- Born: 1911 Thailand
- Died: 1990 (aged 78–79) Hong Kong
- Other names: Chan Lap-Ban, Chan Lap-Pun, Chan Lap-Bun, Chan Laap-Ban, Maria Chan, Chen Hui-Fang, Chen Li-Pin
- Occupation: Actress
- Years active: 1949–1990

= Lap-Ban Chan =

Chinese actress from Hong Kong

Lap-Ban Chan (陳立品) (1911-1990) was a former Chinese actress from Hong Kong. Chan was credited with over 440 films.

== Personal life ==
In 1911, Chan was born in Thailand.

== Career ==
In 1949, Chan became an actress for Nanyang Film Company in Hong Kong. Chan first appeared in Adventure at the Women's House, a 1949 Cantonese opera film directed by Fung Chi-Kong. Chan primarily played supporting roles, such as a mother, aunt, landlady, sifu, doctor or maid, in a wide variety of films, including Hong Kong action cinema and comedies.

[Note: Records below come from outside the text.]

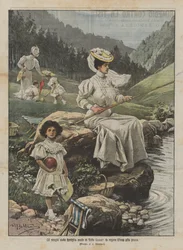 The pastimes of the royal family in Valle Gesso, Queen Elena fishing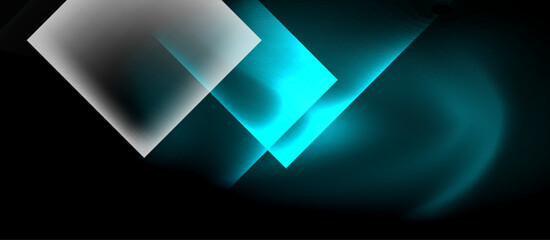 Fototapeta premium Dark neon colors with glass square shapes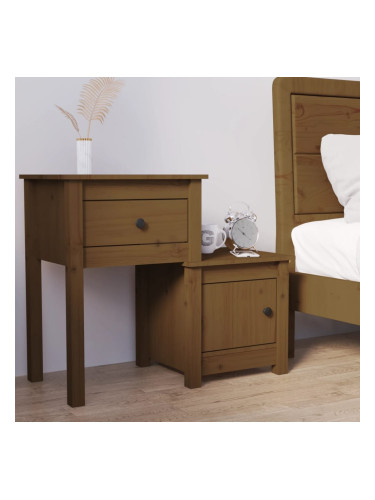 Sonata H Нощно шкафче меденокафяво 79,5x38x65,5 см борово дърво масив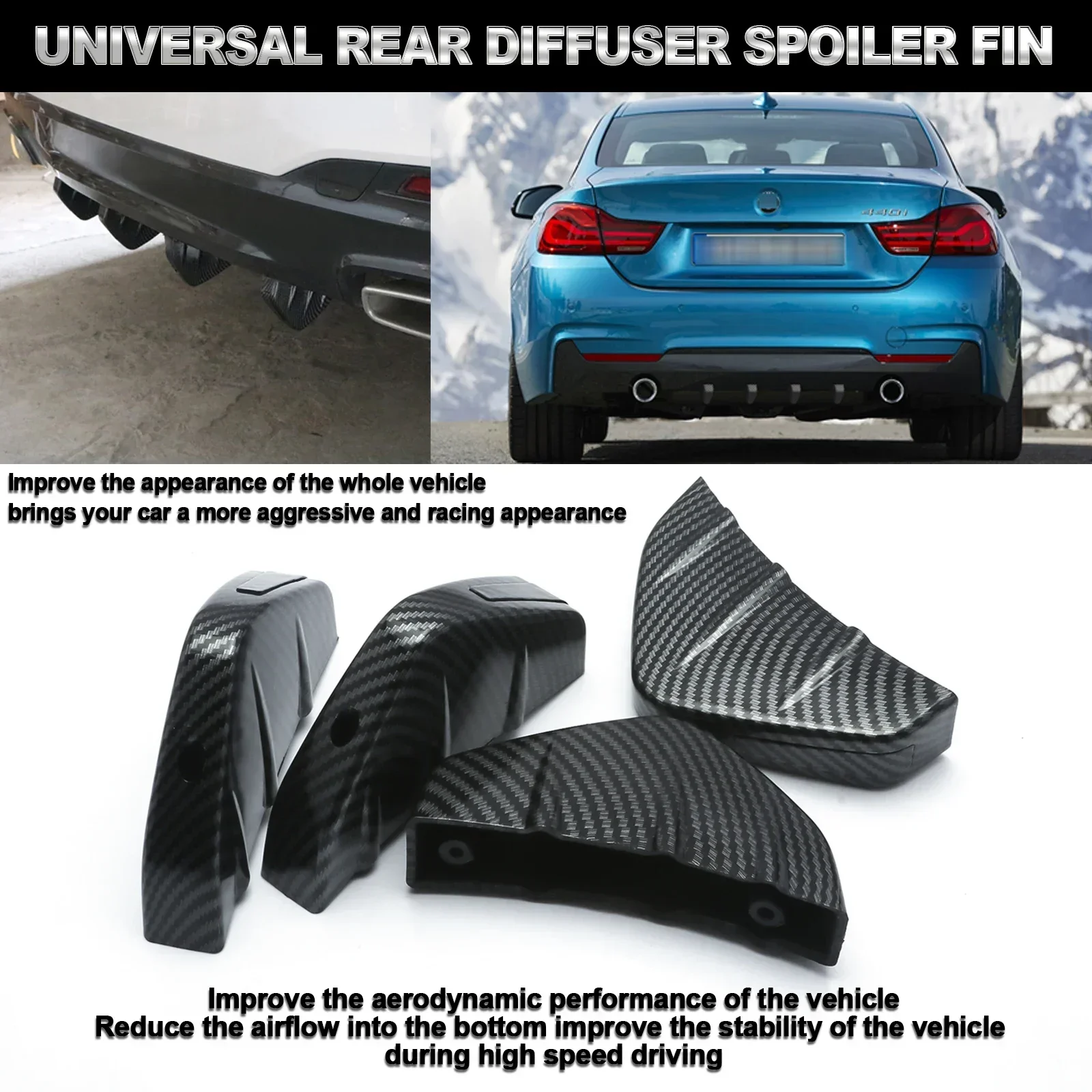 Universal Carbon Fiber Style JDM Racing Rear Bumper Splitter Molding Sharp Fins Diffuser Spoiler Protector Cover Kit Accessories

Her most well-known films include Blood, Rouge and Tears (1950), Joyous Reunion (1952), Half a Sword (Part 1) (1963), and Buddha's Palm (1982). Chan's last film was Look Out, Officer!, a 1990 comedy film directed by Lau Shut-Yue. Chan is credited with over 440 films.

== Filmography ==
=== Films ===
This is a partial list of films.
- 1949 Adventure at the Women's House - Cantonese opera
- 1950 Black Market Marriage
- 1950 Wild Flowers Are Sweeter - Ah Choi, maid
- 1950 The Kid - Landlady
- 1950 Lust of a Grand Lady - Musical
- 1950 Blood, Rouge and Tears - Doctor
- 1952 Joyous Reunion - Pretty woman
- 1955 Backyard Adventures - Fortune-teller's servant
- 1955 The Faithful Wife
- 1963 Half a Sword (Part 1) - Sifu
- 1965 Dim-Sum Queen - Eighth Aunt
- 1979 The Wickedness in Poverty - Old Playboy bunny
- 1981 Super Fool! - Dragon's mother
- 1981 Bewitched - Old magic woman
- 1981 Wedding Bells, Wedding Belles
- 1982 Buddha's Palm - Clan leader
- 1983 Hong Kong Playboys
- 1983 The Lost Generation - Auntie Sam
- 1983 Red Panther - Lei's mother
- 1984 Prince Charming - May's grandmother
- 1984 Wits of the Brats - Mary, old maid
- 1989 God of Gamblers - Knife's mother
- 1990 Look Out, Officer! - Cleaning lady

== Personal life ==
On July 18, 1990, Chan died in Hong Kong.